My coffee is brewing, I am walking my dog in the 20 degree frigidness and my praise begins.
This is the start once again of Noels big adventure. Thank G-d! As I am walking I am talking and praising His Holy name. I do not start off with request or petitions, but just praise and thanksgiving. What a beautiful beginning to a day that is full of surprises.
You would think however, that how in the world could you get ready for "surprises"; it already sounds repetitive and mundane, the same routine. Where is the adventure, the mystery? How could this be exciting?
Let me just start off with what I know; I know that there is a god, The G-d! I also know that this G-d has breathed everything into existence and anything that is is only because of G-d. I know that this G-d is still ever present in this world and is active. I know that there is a verifiable Savior, Jesus Messiah, who once walked this earth, was crucified and buried and rose again. I know that this Jesus took this man who has been alive now for almost 42 years and made me alive through a wonderful faith in his work.

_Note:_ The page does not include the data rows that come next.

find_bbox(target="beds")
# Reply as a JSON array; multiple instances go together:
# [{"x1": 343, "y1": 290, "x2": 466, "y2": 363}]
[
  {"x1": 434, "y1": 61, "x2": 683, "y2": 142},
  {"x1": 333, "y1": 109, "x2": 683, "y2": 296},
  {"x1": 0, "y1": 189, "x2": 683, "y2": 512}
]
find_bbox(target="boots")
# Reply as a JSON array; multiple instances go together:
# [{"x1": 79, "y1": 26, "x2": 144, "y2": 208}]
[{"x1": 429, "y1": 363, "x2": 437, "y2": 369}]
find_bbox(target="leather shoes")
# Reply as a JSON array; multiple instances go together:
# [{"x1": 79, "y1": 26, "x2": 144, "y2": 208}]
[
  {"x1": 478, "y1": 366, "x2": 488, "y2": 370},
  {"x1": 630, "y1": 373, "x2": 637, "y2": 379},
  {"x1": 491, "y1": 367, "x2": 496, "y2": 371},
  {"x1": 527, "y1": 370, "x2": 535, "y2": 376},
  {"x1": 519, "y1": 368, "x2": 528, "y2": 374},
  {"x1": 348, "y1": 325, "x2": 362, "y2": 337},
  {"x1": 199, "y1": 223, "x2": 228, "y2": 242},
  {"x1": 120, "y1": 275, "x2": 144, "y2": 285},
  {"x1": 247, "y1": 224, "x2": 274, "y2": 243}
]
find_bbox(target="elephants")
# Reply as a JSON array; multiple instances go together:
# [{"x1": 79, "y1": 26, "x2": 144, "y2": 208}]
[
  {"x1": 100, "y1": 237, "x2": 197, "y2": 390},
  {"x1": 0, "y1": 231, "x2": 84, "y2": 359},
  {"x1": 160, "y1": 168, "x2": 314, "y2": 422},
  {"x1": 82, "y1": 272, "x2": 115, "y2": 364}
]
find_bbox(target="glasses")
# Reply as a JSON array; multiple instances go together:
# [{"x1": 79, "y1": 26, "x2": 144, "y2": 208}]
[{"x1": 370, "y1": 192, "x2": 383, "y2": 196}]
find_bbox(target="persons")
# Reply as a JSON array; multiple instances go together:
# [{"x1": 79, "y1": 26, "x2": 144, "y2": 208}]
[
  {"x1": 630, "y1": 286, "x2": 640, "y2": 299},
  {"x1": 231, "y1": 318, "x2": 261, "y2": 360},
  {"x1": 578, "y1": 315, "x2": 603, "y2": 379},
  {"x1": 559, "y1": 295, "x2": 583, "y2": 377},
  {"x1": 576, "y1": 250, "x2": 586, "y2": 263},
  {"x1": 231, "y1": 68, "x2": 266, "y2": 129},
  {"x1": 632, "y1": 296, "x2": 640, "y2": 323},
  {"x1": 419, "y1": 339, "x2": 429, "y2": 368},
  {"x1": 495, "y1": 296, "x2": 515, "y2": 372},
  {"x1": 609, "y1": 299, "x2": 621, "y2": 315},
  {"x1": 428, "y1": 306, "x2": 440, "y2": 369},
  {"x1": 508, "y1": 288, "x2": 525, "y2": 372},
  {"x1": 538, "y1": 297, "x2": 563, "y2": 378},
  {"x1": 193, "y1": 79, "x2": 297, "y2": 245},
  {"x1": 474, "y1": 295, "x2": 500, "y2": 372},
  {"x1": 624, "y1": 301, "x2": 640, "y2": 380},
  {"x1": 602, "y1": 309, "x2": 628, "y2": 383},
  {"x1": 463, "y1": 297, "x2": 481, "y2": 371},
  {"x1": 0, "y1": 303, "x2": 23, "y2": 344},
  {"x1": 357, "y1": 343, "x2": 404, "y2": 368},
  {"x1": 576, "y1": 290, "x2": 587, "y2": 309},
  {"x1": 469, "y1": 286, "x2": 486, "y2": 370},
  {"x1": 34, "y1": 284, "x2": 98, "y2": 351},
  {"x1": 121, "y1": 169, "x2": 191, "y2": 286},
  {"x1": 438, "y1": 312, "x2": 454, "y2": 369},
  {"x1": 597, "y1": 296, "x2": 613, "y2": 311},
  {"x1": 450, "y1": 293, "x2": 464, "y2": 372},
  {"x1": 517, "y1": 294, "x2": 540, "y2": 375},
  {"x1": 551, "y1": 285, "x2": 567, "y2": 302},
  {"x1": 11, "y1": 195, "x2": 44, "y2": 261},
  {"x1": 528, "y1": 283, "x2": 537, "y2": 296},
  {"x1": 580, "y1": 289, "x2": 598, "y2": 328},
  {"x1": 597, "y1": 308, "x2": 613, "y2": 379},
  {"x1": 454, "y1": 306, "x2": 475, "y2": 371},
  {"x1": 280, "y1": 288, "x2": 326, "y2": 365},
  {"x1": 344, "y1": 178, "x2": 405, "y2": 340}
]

You see, just that in itself is an adventure. To know that G-d is active in this world and to be able to wake for one more day, which could be my last, and praise Him for all His work is FANTASTIC!!
With what I know of this revelation, I enter my routine with expectations of my work schedule and regular life, but I know that there are encounters along the way. I do not know what encounters, I don't know with whom the encounters will be with. My thinking in all this is not searching for G-ds purpose for my life, but rather that I am G-ds child and I will do whatever is before me with purpose.
This is the adventure! To have my eyes opened, a heart directed towards Jesus, and hands and feet to be used for the reasons of heavens mandate. My adventure begins each day with the still loud command of Jesus to his disciples, of which I am also, to "come, follow me". How awesome is this?!! As a matter of fact, I am going to clean all eight of the bathrooms at my church this morning. Who knows what could happen along the way, or who I'll meet or be able to talk to. I will come home and be entertained by four completely different individual children who call me dad. I will also be able to hug the woman who is carrying our fifth child; AWESOME!
I used to think that my life should be full of craziness, stunts and whatever might be full of energy and creating an adrenaline rush, but the truth is, that there is no greater rush than to serve and be used in revealed ways of the masters footsteps in whom I follow.
If we just seek to do whatever it is that G-d has said to do,and by the way this is not hard, G-d already tells us what to do;"..do justice, love mercy and walk humbly with your G-d.", we just have to step forward and be willing and G-d will open the door to the adventure of a life time.
May we all journey together in the grace and mercy of an adventurous G-d. Amen!